The twirling of children, of a leaf moving in time with the wind, of businesspeople on the city streets to the beat of their Blackberries – graceful. Do they have beauty? Children trip and scrape young knees, a leaf is tossed about at the mercy of the elements – but it is part of the choreography of time. The Earth spins, tilted on its axis, acting as a metronome that sets the rhythm for the routine performance of its inhabitants. Ever-shifting formations of birds in flight undulate in the air, and rivers curve, braid, flow, part of the water cycle, lessons in dancing.
We were all dancing girls, all four of us. Only Shannon and Shelby took ballet, but they would come home from dance class and teach Sam and me their newly acquired skills. With the kitchen radio tuned to the country station we would twirl like we thought ballerinas should. The older girls would move with relative poise, but my crooked young feet got tangled with each other and I often fell over attempting the fancy spins they executed with refinement.
Neither of my parents dances much, especially my dad. The dance floor that is the tile of my kitchen, though, is a place where they are free of their self-consciousness and can dance together beautifully. A man holding his wife is beautiful.

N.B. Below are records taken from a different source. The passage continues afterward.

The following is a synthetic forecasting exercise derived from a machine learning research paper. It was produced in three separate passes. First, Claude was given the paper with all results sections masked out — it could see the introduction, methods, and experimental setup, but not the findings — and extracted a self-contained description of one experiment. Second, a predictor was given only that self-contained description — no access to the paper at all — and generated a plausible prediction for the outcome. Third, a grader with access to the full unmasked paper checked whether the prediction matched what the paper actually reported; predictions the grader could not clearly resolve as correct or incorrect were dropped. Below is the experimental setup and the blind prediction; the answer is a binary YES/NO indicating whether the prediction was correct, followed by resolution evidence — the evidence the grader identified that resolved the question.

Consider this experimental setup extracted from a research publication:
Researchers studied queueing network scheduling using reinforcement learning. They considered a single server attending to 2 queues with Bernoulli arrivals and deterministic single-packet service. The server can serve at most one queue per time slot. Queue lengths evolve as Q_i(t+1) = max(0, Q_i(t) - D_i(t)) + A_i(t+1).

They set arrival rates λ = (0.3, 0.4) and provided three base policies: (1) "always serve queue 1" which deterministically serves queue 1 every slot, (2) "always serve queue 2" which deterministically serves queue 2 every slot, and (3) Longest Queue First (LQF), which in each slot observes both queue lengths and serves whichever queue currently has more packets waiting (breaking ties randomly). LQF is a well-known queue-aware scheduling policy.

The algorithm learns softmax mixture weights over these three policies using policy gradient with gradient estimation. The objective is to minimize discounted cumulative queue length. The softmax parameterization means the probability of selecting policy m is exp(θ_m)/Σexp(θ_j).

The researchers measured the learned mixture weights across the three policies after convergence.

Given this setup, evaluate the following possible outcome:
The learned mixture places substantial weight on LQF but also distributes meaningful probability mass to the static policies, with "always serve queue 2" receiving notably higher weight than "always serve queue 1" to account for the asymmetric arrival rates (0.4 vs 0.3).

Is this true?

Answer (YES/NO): NO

The lives of my parents are intertwined, twirling together, each knowing the practiced steps to the rhythm in which they live. Their lives, the everyday actions my parents do may seem meaningless when isolated, but their actions are not trivial. My dad washing the dishes – a menial task, but in doing so he serves my mother. They both work, eat, sleep – living a life that seems ordinary, but so in tune with each other and their common goal, in time with each other, moving gracefully in contentment with each other to show us, their daughters, the beauty of their choreographed dance.
My dad works for National Grid. It is the electric company that supplies power to the Merrimack Valley in Massachusetts. His hours are long – I remember one week where I saw him only twice because of a hurricane that caused widespread black outs. I used to dread thunderstorms, not because I feared the thunder and lightning, but because the storms brought wind, wind which made tree branches fall on power lines, which caused power outages, which brought my dad into work. I used to wonder why he was so busy all the time, working so much, and so tired on his time off. I understand now, though, that he doesn’t work so hard to supply power but to support his wife and his four daughters, taking care of the ones he loves. The storms are his background music, the thunder a strong percussion section and the wind singing the melody for the grace with which my dad provides for our family.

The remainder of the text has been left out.